Gavin English Thrillers
Page 17
As soon as he rolled off, the load lightened enough for Beth to throw the busted door off of herself. She stood, favoring her left knee. She didn't think he broke it, but it hurt. A lot. She watched David writhe on the floor for a moment, but he was already steadying enough to get his feet under him.
After a quick scan of the room, she found the rolling pin and picked it up. The thing had to weigh four pounds, all in the roller. She tested the grip on the wooden handle and figured it would do the trick.

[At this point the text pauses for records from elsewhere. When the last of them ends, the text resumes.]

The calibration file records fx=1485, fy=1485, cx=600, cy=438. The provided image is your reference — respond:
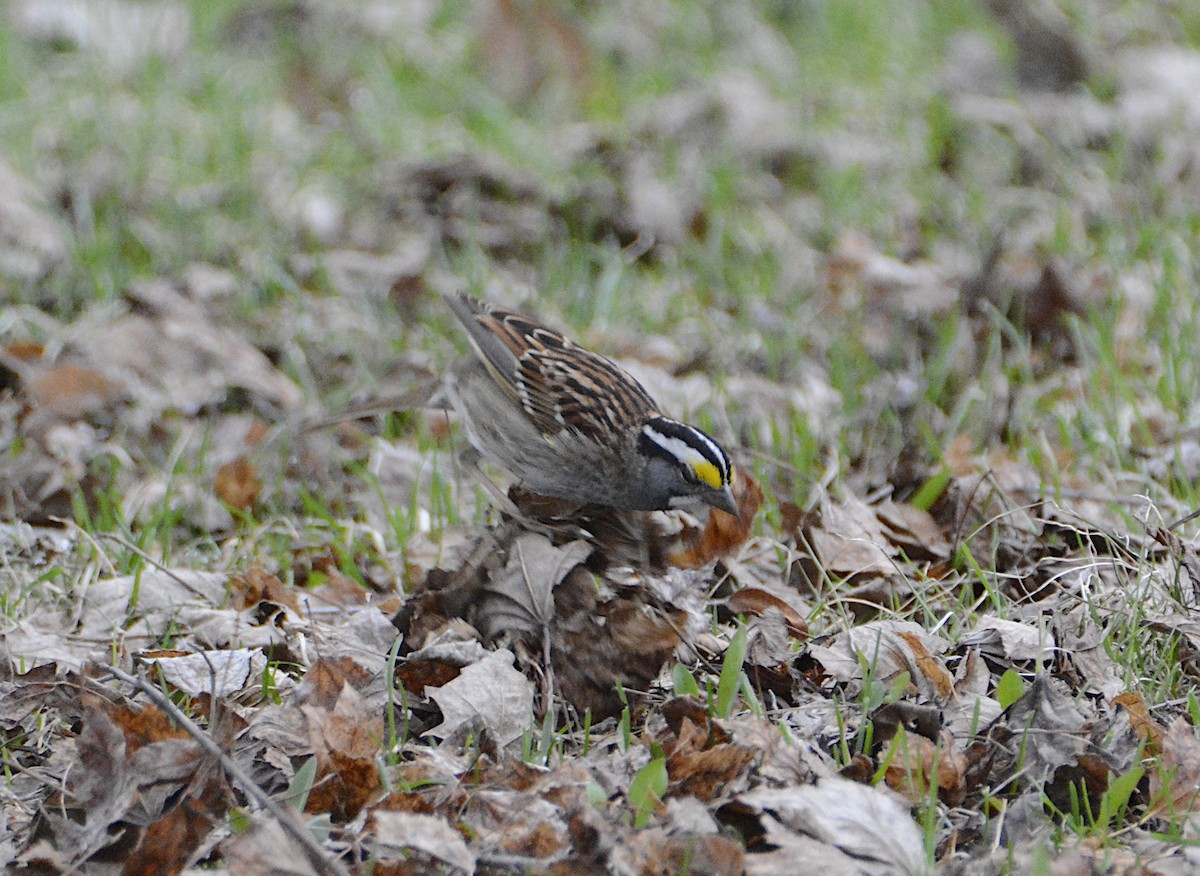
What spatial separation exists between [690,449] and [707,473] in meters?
0.09

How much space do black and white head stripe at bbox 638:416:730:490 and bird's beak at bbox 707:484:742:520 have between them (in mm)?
22

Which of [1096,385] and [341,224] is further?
[341,224]

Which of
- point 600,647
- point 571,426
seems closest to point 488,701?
point 600,647

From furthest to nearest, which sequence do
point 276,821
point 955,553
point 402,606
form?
1. point 955,553
2. point 402,606
3. point 276,821

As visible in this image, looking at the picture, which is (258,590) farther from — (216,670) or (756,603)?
(756,603)

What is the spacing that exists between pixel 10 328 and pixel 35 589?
2.13 metres

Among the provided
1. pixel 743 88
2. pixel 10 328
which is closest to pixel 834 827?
pixel 10 328

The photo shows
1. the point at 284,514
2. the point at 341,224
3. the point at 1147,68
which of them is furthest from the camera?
the point at 1147,68

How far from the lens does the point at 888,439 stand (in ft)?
17.8

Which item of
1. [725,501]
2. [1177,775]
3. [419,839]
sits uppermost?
[1177,775]

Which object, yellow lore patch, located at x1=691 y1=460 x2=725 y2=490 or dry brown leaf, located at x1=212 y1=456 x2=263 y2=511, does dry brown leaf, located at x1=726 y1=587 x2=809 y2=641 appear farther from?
dry brown leaf, located at x1=212 y1=456 x2=263 y2=511

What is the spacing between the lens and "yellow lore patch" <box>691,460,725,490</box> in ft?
14.0

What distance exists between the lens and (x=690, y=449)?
171 inches

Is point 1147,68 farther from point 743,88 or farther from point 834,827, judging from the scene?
point 834,827
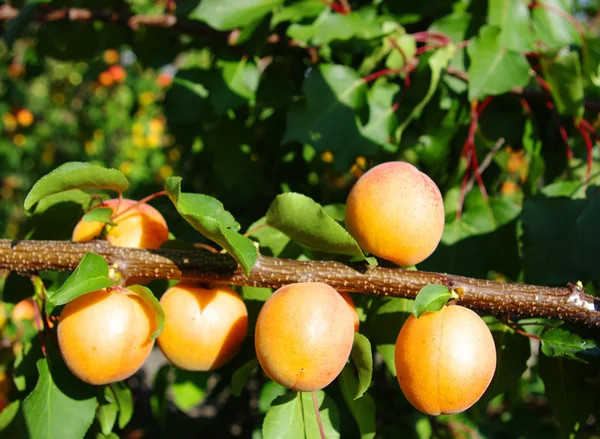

As soon as David came up to his knees, she raised the pin to shoulder level, and swung it one-handed at the back of his head.
Chapter 17: Friend Zone
I woke up in my office, with Kara tapping me on the shoulder, “Gavin. Wake up, Gavin,” she whispered.
“Hmm, ugh furgher offee,” I replied as I opened my eyes and peeled Jody Dunn's statement from my cheek.
“I got you a coffee already, Gavin. It's nine in the morning, what are you doing here?”
I leaned back in my chair and stretched; my stomach rumbled loud enough for Kara to grimace at the sound. “I... no it... ugh, coffee first,” I said as I gratefully took the warm cardboard cup from her hand. I wished it was hotter, but it was fresh and strong enough to kick some of my brain cells back into gear. “Thanks, Kara. You're an angel.”
“Yeah, I know. But that doesn't tell me why you slept at your desk last night.”
I took another sip and then looked down at the file in front of me. I had circled Jody Dunn's name with a red pen. “I was working on the Julian Wells case last night. I think I got it figured out, I just need David to help with the bust. I had a couple drinks to celebrate and decided not to drive home.” I thought that sounded much better than, “I drank until I passed out in my chair.”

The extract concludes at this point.